Whether a doctor practices at MD Anderson or in a community setting, TrialJectory enables all oncologists to get their patients quick, easy access to all available clinical trials. This not only allows them to offer better outcomes for their patients, but it also deepens their relationships with patients as a result. By making aoll relevant information accessible and easy to understand, patients can sit as an equal in front of their oncologist – the key to having a productive, hopeful patient-doctor discussion that ultimately leads to important decision-making.

Lastly, it is important to remember that, as the technology is not making any actual decisions, the AI platform will never replace doctors. It simply filters, analyzes and processes all available information so that doctors can help their patients to make the right decisions for their unique situation.

For Big Pharma

Pharmaceutical companies invest billions of dollars in the clinical development of new drugs. In fact, almost 80 percent of clinical trials fail to finish on time due to the difficulty in finding eligible patients. This translates into roughly $2 billion of revenue loss for a new oncology drug.

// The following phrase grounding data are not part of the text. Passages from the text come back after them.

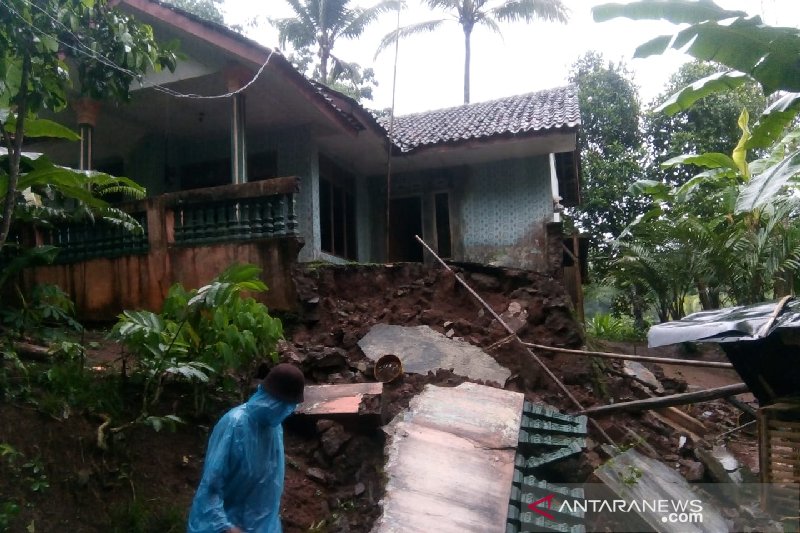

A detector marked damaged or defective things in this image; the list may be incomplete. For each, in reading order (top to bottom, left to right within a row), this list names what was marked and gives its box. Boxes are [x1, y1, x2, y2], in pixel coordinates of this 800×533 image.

damaged house [21, 0, 580, 318]
broken concrete slab [358, 322, 510, 384]
broken concrete slab [296, 380, 384, 422]
broken concrete slab [374, 382, 524, 532]
broken concrete slab [596, 446, 728, 528]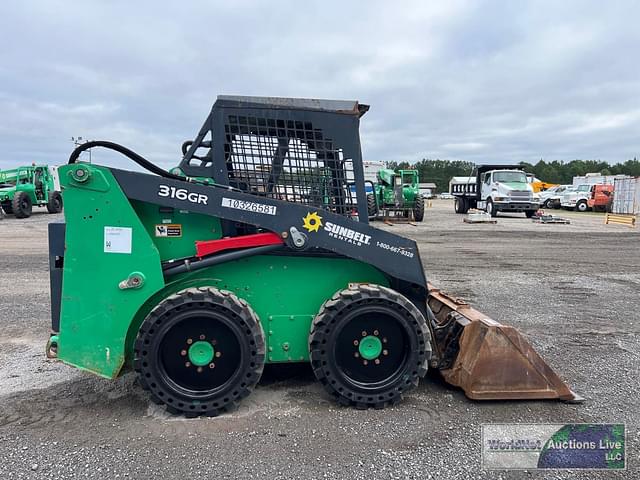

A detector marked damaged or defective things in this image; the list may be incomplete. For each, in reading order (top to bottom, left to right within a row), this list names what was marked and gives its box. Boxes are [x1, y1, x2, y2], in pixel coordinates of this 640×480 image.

rusty bucket attachment [428, 284, 584, 404]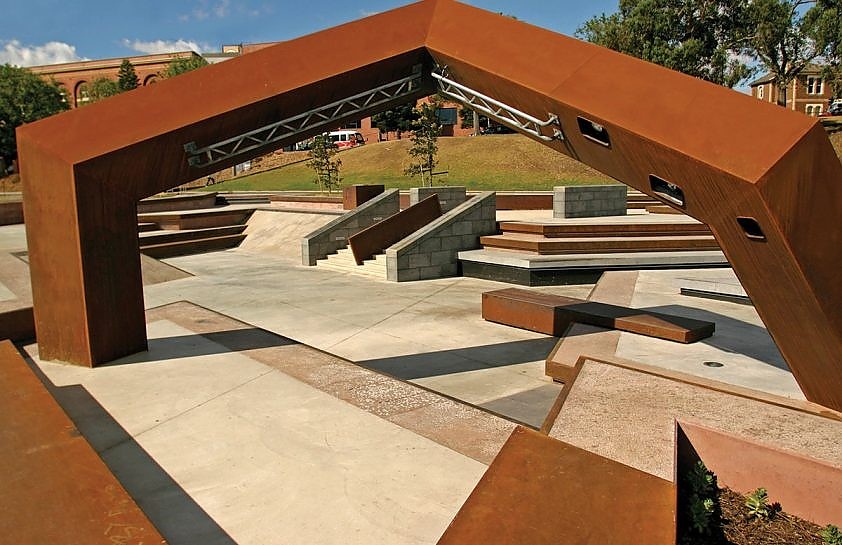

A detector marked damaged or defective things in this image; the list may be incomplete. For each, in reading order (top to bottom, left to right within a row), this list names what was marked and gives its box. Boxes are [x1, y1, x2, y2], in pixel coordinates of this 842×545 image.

By helping to find the right patients for the right trials, TrialJectory is bolstering recruitment efforts for Big (and small) Pharma. Overcoming these issues also has the potential to greatly reduce a drug’s time to market, as well as lead to reduced operational costs and other inefficiencies that directly result from the inability to recruit and retain the right patients for clinical trials.

TrialJectory also provides pharmaceutical companies, for the first time, insight into the patient’s mindset and data, such as which eligibility criteria eliminates the majority of patients, why patients who are eligible decide not to enroll and potential patient location.

As the number of cancer deaths is projected to grow to 16.3 million by 2040, the bottom line is that we need to do better. Until now, patients were excluded from the discussion between the pharmaceutical companies, hospitals and oncologists, but if we want to improve access to advanced treatment options for all patients – without biases – we must include them in their treatment.

We must advocate for the democratization of cancer care, as people’s lives are at stake every day. AI is the way to get us there.